FINES levied by the UK markets watchdog nearly tripled during 2010 to a record £89m as the regulator stepped up enforcement action in the wake of the financial crisis.
The Financial Services Authority (FSA) imposed the largest fines in its history on JP Morgan and Goldman Sachs, while it also banned 60 people from working in the financial sector.
The figure for the penalties, which was disclosed in the Financial Times, compares with 35m in 2009 and come as the FSA prepares for its own dissolution with the creation of the planned Consumer Protection and Markets Authority.
The UK is still well behind the United States, where fines for big groups routinely run above 500 million US dollars (323m).
JP Morgan set the UK record in June when it paid 33.3m for failing to keep client money in separate accounts, while Goldman was fined 17.5m for regulatory control failings that led the investment bank to neglect to tell the FSA that it was under investigation by US authorities.
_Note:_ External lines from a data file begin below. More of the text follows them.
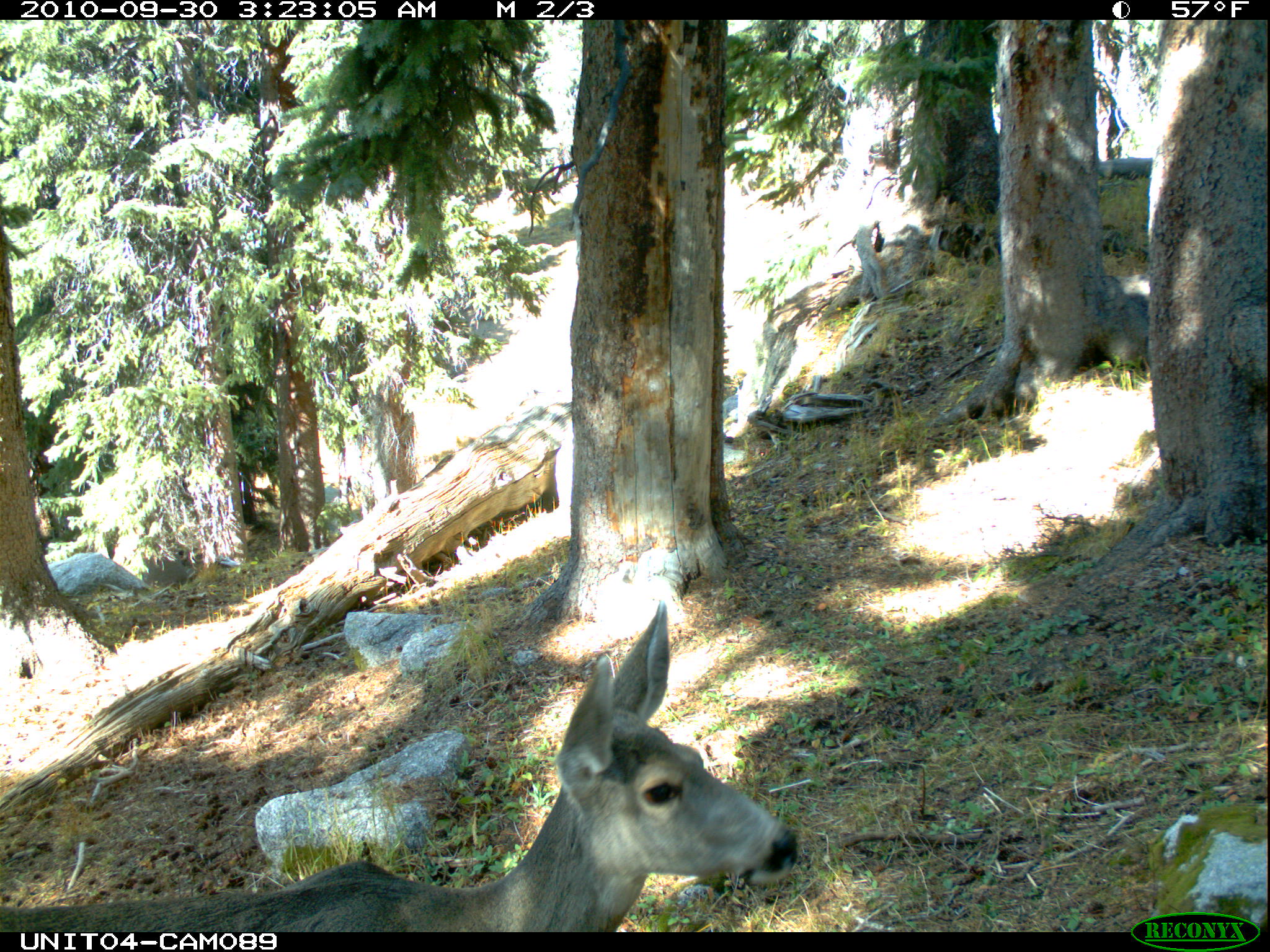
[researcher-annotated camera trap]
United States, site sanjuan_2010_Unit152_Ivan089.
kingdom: Animalia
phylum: Chordata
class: Mammalia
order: Artiodactyla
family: Cervidae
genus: Odocoileus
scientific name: Odocoileus hemionus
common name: mule deer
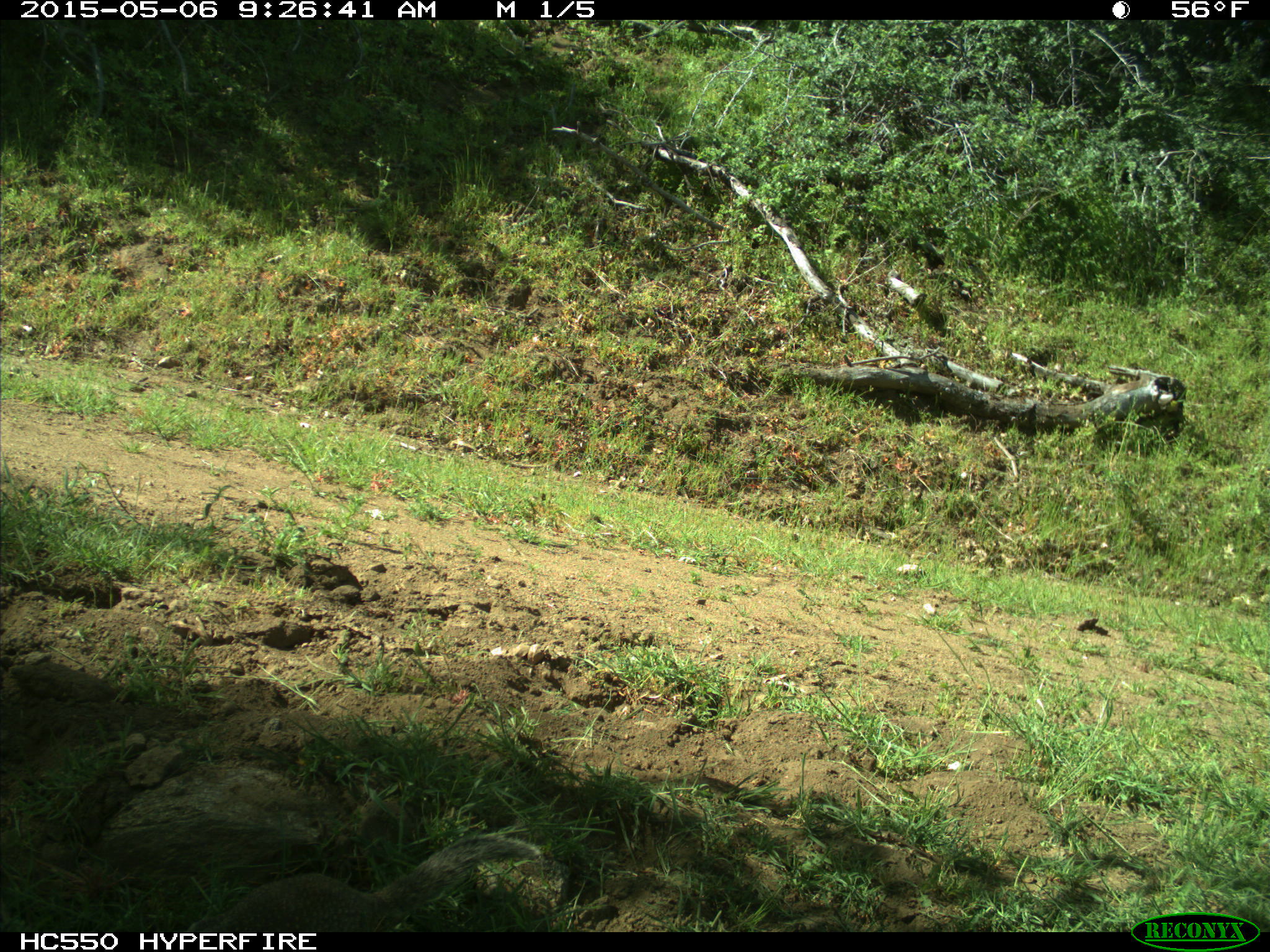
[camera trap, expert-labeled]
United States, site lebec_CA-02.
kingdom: Animalia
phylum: Chordata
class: Mammalia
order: Rodentia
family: Sciuridae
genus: Otospermophilus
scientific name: Otospermophilus beecheyi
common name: california ground squirrel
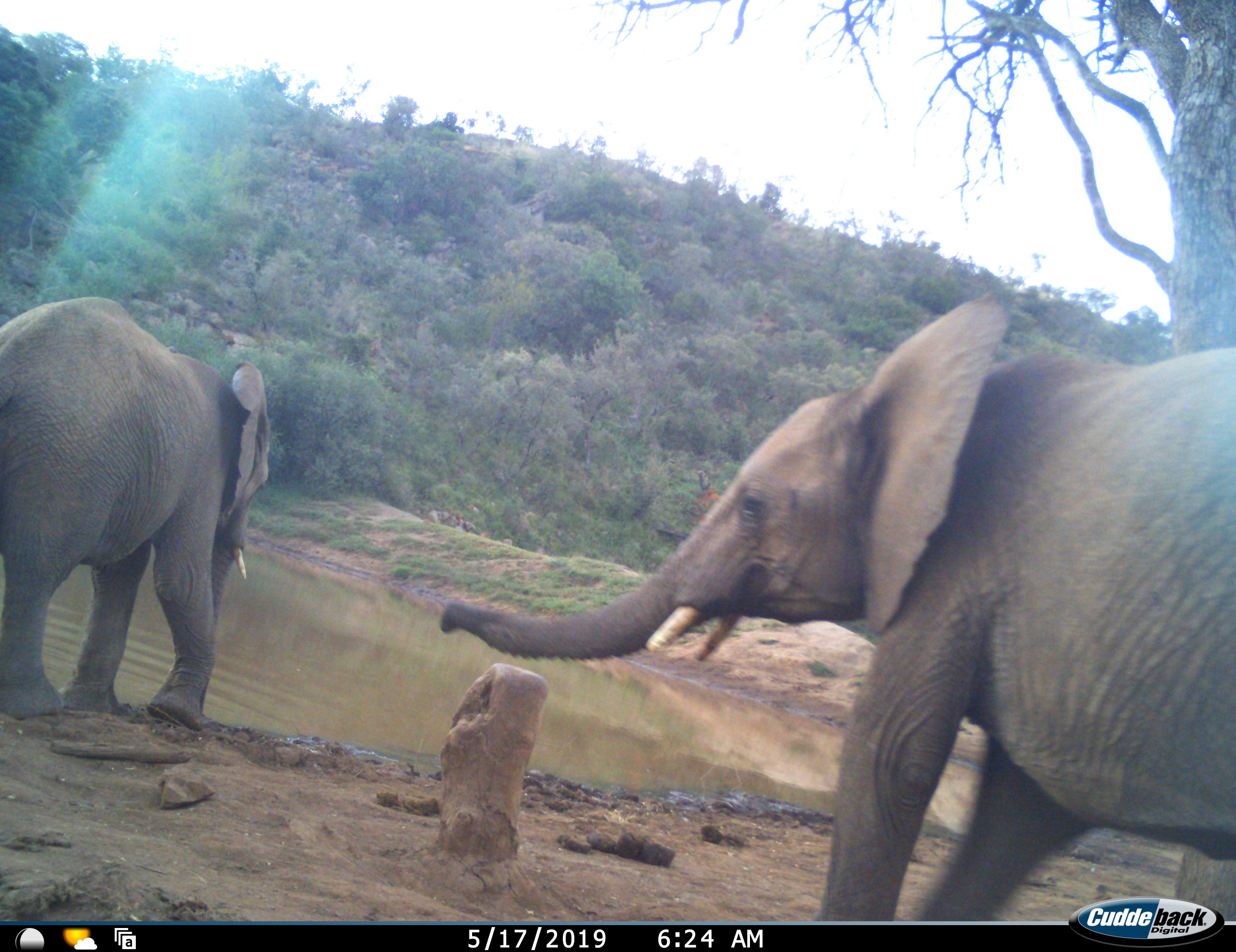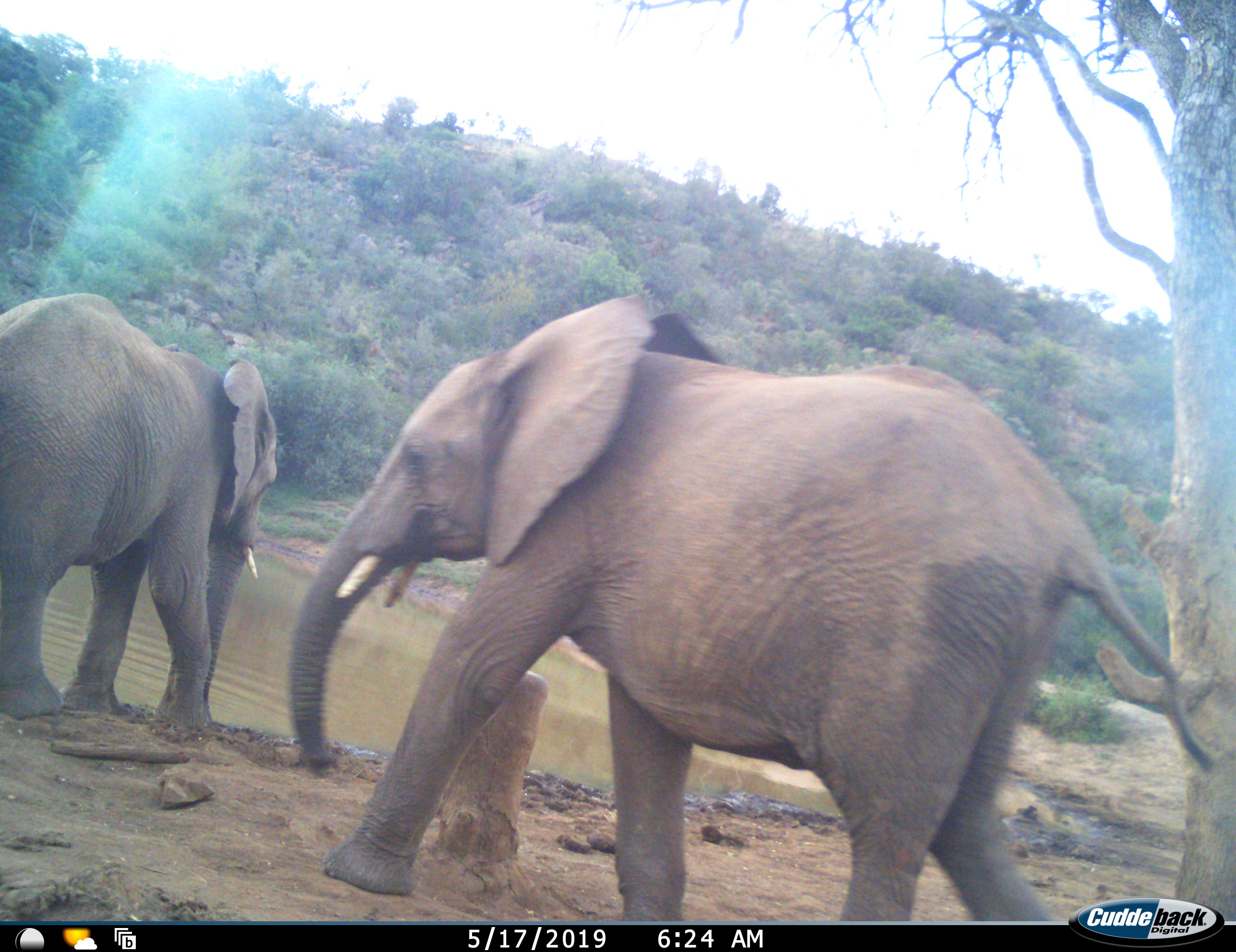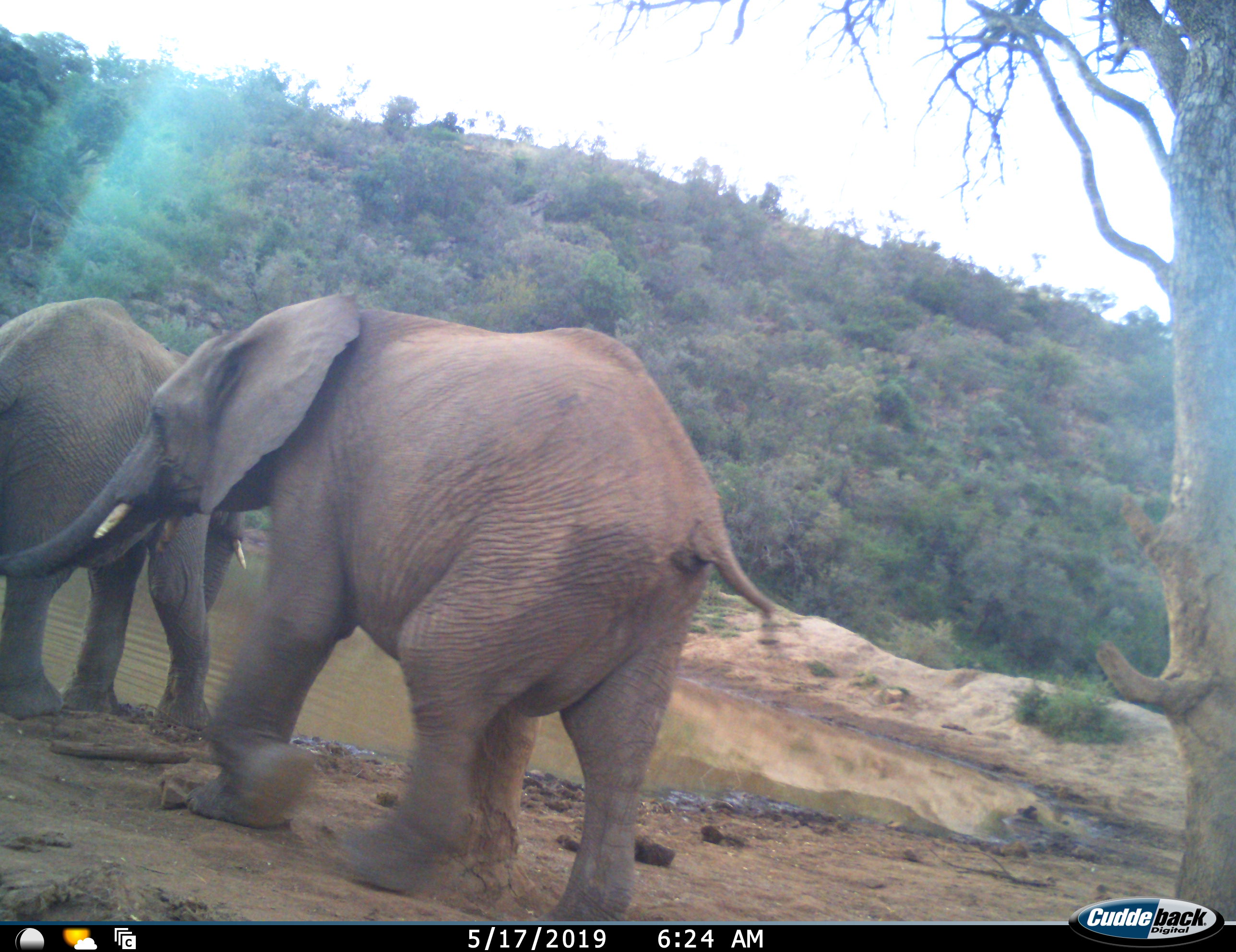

However, critics believe the FSA's focus on large fines is unhealthy.
Nathan Willmot, a partner at Berwin Leighton Paisner, said: "The regulator continues to be obsessed with how its enforcement cases will play out in the media."
As the financial regulator for the UK, the FSA has a wide range of rule-making, investigatory and enforcement powers.
It was set up under the Financial Services and Markets Act 2000 (FSMA).
The FSA aims to promote efficient, orderly and fair financial markets. It regulates most financial services markets, exchanges and firms. It can take action against firms if they fail to meet the required standards.
The FSA is an independent body which is funded entirely by the firms it regulates.
However, it is also accountable to the Treasury and Parliament.